(Items from a dataset)
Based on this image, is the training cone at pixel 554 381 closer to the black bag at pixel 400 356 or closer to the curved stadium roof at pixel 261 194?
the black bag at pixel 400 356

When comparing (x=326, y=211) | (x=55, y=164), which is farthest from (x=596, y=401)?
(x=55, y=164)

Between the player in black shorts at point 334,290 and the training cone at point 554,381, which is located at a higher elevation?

- _Directive_
Quote the records above word for word, including every line.

- _Answer to the exercise_
Based on this image, is the training cone at pixel 554 381 closer to the black bag at pixel 400 356 or closer to the curved stadium roof at pixel 261 194?
the black bag at pixel 400 356

When comparing (x=326, y=211) | (x=55, y=164), which is farthest from (x=596, y=401)?
(x=55, y=164)

Between the player in black shorts at point 334,290 and the training cone at point 554,381, which is located at a higher elevation?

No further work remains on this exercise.